→ **Aim of the task**
Copy out the records below, putting "dark shoulder strap" in place of every "black shoulder strap" and changing nothing else.

start Dataset rows

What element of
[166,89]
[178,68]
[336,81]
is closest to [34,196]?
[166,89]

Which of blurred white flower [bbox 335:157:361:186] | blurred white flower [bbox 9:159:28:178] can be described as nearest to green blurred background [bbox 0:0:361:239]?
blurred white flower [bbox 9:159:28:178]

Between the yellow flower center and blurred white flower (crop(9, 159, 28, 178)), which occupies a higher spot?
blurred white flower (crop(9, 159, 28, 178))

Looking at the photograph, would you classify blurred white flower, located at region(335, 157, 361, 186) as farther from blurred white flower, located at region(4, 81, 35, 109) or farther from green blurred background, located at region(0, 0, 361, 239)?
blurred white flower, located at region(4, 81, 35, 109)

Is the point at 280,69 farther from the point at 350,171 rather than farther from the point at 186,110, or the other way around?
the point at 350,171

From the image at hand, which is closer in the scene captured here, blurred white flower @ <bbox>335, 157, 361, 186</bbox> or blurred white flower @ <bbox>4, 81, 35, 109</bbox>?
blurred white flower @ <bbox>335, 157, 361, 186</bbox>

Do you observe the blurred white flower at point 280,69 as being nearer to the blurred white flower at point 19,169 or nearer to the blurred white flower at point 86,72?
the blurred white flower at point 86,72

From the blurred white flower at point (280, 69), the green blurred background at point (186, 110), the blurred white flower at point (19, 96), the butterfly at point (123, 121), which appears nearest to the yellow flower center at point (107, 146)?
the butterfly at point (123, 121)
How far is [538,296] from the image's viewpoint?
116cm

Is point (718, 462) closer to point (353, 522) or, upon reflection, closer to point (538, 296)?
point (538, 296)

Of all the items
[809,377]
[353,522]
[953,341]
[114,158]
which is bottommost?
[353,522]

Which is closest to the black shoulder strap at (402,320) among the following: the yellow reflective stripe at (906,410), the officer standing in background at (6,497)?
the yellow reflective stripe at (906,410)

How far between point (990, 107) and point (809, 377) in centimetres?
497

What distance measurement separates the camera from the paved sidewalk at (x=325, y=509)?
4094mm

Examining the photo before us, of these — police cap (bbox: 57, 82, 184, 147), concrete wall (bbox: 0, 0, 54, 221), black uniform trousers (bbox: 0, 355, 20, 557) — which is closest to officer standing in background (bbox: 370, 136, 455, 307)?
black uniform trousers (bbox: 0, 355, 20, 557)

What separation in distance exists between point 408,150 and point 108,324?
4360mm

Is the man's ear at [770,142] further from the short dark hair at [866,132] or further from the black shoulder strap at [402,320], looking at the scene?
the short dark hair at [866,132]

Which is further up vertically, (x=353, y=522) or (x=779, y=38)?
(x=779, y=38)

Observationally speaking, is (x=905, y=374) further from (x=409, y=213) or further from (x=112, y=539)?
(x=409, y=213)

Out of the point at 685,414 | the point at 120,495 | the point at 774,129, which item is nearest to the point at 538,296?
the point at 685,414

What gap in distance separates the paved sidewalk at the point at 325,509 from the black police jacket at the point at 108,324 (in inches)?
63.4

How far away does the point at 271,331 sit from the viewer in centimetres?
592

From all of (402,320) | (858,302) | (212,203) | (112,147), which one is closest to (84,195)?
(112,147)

end Dataset rows

→ **Correct response**
What element of
[166,89]
[178,68]
[336,81]
is closest to [34,196]?
[166,89]

Which of blurred white flower [bbox 335:157:361:186] | blurred white flower [bbox 9:159:28:178] can be described as nearest to green blurred background [bbox 0:0:361:239]?
blurred white flower [bbox 9:159:28:178]

Between the yellow flower center and blurred white flower (crop(9, 159, 28, 178)), which occupies a higher spot?
blurred white flower (crop(9, 159, 28, 178))

Looking at the photograph, would you classify blurred white flower, located at region(335, 157, 361, 186) as farther from blurred white flower, located at region(4, 81, 35, 109) or farther from green blurred background, located at region(0, 0, 361, 239)?
blurred white flower, located at region(4, 81, 35, 109)

Is the point at 280,69 farther from the point at 350,171 rather than farther from the point at 186,110, or the other way around?
the point at 350,171

From the image at hand, which is closer in the scene captured here, blurred white flower @ <bbox>335, 157, 361, 186</bbox> or blurred white flower @ <bbox>4, 81, 35, 109</bbox>?
blurred white flower @ <bbox>335, 157, 361, 186</bbox>

Do you observe the blurred white flower at point 280,69 as being nearer to the blurred white flower at point 19,169 or nearer to the blurred white flower at point 86,72?
the blurred white flower at point 86,72

From the blurred white flower at point (280, 69), the green blurred background at point (186, 110), the blurred white flower at point (19, 96), the butterfly at point (123, 121), which appears nearest to the yellow flower center at point (107, 146)?
the butterfly at point (123, 121)
How far is [538,296] from the image's viewpoint?
116cm

Is point (718, 462) closer to point (353, 522) or, upon reflection, closer to point (538, 296)?
point (538, 296)

Of all the items
[809,377]
[353,522]
[953,341]
[114,158]
which is bottommost?
[353,522]

Which is closest to the dark shoulder strap at (402,320) among the following: the yellow reflective stripe at (906,410), the officer standing in background at (6,497)?
the yellow reflective stripe at (906,410)

How far between point (990, 107) and point (809, 377) in centimetres?
497

What distance measurement separates the camera from the paved sidewalk at (x=325, y=509)?
4094mm

Examining the photo before us, of these — police cap (bbox: 57, 82, 184, 147), concrete wall (bbox: 0, 0, 54, 221), black uniform trousers (bbox: 0, 355, 20, 557) — which is closest to officer standing in background (bbox: 370, 136, 455, 307)?
black uniform trousers (bbox: 0, 355, 20, 557)

What separation in distance exists between point 408,150 and point 108,324?
4360mm

Is the man's ear at [770,142] further from the short dark hair at [866,132] or further from the dark shoulder strap at [402,320], looking at the scene?
the short dark hair at [866,132]

Which is further up vertically, (x=353, y=522) or (x=779, y=38)?
(x=779, y=38)

Observationally speaking, is (x=905, y=374) further from (x=409, y=213) or further from (x=112, y=539)?
(x=409, y=213)

Out of the point at 685,414 | the point at 120,495 | the point at 774,129, which item is nearest to the point at 538,296?
the point at 685,414

What gap in distance separates the paved sidewalk at the point at 325,509 from the black police jacket at the point at 108,324 (in inches)?
63.4

How far away does the point at 271,331 sit from the viewer in centimetres?
592

From all of (402,320) | (858,302) | (212,203) | (112,147), which one is closest to (84,195)?
(112,147)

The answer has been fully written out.